## Your goal
Return the data exactly, with all pictures removed.

## Supplied data

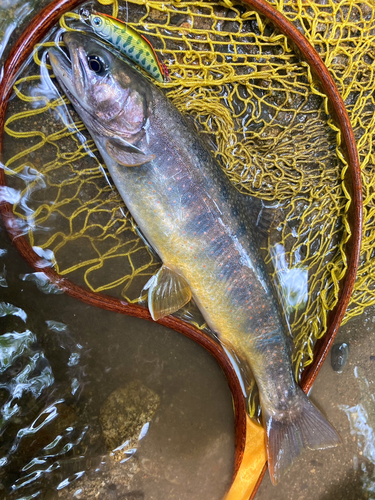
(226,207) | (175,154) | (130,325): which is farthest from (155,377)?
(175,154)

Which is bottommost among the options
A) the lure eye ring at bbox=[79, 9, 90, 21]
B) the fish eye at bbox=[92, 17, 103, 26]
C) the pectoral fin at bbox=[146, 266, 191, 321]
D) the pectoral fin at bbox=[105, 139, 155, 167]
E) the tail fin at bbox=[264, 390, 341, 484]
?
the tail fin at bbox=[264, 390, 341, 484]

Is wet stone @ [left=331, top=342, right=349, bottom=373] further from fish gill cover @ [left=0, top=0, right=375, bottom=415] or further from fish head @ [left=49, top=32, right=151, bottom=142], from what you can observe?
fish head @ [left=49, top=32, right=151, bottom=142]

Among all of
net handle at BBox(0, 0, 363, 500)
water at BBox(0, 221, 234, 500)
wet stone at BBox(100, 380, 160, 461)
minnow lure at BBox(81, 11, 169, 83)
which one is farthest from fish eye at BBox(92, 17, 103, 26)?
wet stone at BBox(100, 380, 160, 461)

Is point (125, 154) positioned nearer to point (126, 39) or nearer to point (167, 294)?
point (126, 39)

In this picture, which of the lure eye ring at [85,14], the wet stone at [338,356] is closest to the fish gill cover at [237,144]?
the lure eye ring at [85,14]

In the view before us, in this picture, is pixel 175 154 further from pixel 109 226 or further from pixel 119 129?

## Written answer
(226,207) | (175,154) | (130,325): which is farthest from (155,377)?
(175,154)

Which is bottommost among the options
A) the lure eye ring at bbox=[79, 9, 90, 21]
B) the fish eye at bbox=[92, 17, 103, 26]
C) the pectoral fin at bbox=[146, 266, 191, 321]
D) the pectoral fin at bbox=[105, 139, 155, 167]
E) the tail fin at bbox=[264, 390, 341, 484]
?
the tail fin at bbox=[264, 390, 341, 484]

Is wet stone @ [left=331, top=342, right=349, bottom=373] further from fish gill cover @ [left=0, top=0, right=375, bottom=415] or further from fish head @ [left=49, top=32, right=151, bottom=142], from what you can observe?
fish head @ [left=49, top=32, right=151, bottom=142]

Among all of
net handle at BBox(0, 0, 363, 500)
water at BBox(0, 221, 234, 500)
wet stone at BBox(100, 380, 160, 461)
minnow lure at BBox(81, 11, 169, 83)
which one is farthest from fish eye at BBox(92, 17, 103, 26)?
wet stone at BBox(100, 380, 160, 461)

Is point (125, 154) positioned nearer to point (126, 39) or nearer to point (167, 294)?
point (126, 39)

In this picture, which of the lure eye ring at [85,14], the wet stone at [338,356] is closest to the fish gill cover at [237,144]?
the lure eye ring at [85,14]

In the view before us, in this picture, is pixel 175 154 further from pixel 109 226 or further from pixel 119 129?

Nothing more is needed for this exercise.